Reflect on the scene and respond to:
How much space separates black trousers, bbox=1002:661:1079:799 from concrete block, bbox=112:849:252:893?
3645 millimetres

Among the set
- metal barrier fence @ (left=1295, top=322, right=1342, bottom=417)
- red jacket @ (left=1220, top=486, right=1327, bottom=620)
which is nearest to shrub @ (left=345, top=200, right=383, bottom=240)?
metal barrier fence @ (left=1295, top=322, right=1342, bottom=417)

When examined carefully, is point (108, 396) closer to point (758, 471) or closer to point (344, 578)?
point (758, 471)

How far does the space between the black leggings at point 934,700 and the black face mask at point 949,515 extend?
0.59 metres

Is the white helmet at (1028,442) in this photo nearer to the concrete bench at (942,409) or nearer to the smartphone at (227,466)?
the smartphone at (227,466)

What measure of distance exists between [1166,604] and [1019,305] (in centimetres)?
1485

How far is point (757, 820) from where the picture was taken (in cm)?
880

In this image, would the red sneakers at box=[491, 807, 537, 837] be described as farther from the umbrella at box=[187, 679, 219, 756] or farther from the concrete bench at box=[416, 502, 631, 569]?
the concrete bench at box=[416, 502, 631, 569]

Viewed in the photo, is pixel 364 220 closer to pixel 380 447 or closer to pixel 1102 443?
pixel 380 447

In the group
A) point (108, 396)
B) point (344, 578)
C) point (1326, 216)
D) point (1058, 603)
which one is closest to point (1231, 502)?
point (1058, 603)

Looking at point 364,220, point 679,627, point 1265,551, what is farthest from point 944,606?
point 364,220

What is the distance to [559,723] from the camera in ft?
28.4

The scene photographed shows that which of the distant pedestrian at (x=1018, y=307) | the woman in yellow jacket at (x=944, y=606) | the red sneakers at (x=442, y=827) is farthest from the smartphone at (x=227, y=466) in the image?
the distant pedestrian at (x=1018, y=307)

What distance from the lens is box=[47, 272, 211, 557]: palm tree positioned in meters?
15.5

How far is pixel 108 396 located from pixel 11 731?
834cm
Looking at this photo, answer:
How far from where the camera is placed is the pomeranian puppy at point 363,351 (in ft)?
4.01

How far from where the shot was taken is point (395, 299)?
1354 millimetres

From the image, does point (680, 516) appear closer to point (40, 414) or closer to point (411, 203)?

####################

Copy out all of the material above word for word, with no changes.

Reflect on the scene and respond to:
How much space separates black trousers, bbox=1002:661:1079:799 from concrete block, bbox=112:849:252:893?
3645 millimetres

Among the set
- metal barrier fence @ (left=1295, top=322, right=1342, bottom=417)
- red jacket @ (left=1220, top=486, right=1327, bottom=620)
which is nearest to shrub @ (left=345, top=200, right=383, bottom=240)?
metal barrier fence @ (left=1295, top=322, right=1342, bottom=417)

When examined carefully, is point (108, 396) closer to point (758, 471) or closer to point (344, 578)?
point (758, 471)

How far does the space between the black leggings at point 934,700 and the black face mask at point 949,515 extend?
0.59 metres

Is the white helmet at (1028,442) in this photo nearer to the concrete bench at (942,409) or nearer to the smartphone at (227,466)?
the smartphone at (227,466)

What measure of distance exists between [1166,604] and [1019,305] (in centimetres)?
1485

How far is point (757, 820) from where the picture was taken (in cm)?
880

In this image, would the red sneakers at box=[491, 807, 537, 837] be described as farther from the umbrella at box=[187, 679, 219, 756] or farther from the concrete bench at box=[416, 502, 631, 569]?
the concrete bench at box=[416, 502, 631, 569]

Viewed in the photo, is pixel 364 220 closer to pixel 380 447 or closer to pixel 1102 443?
pixel 380 447

In the group
A) point (108, 396)
B) point (344, 578)
C) point (1326, 216)
D) point (1058, 603)
which one is closest to point (1231, 502)?
point (1058, 603)

Looking at point 364,220, point 679,627, point 1265,551, what is farthest from point 944,606?
point 364,220

What is the distance to [559,723] from the camera in ft?
28.4

The scene photographed shows that which of the distant pedestrian at (x=1018, y=307) | the woman in yellow jacket at (x=944, y=606) | the red sneakers at (x=442, y=827) is farthest from the smartphone at (x=227, y=466) in the image?
the distant pedestrian at (x=1018, y=307)

What distance from the lens is box=[47, 272, 211, 557]: palm tree positioned in meters?
15.5

How far is pixel 108 396 located from pixel 11 731?
834cm
Looking at this photo, answer:
How far from where the camera is placed is the pomeranian puppy at point 363,351 (in ft)?
4.01

How far from where the shot was taken is point (395, 299)?
1354 millimetres

From the image, does point (680, 516) appear closer to point (40, 414) or closer to point (411, 203)?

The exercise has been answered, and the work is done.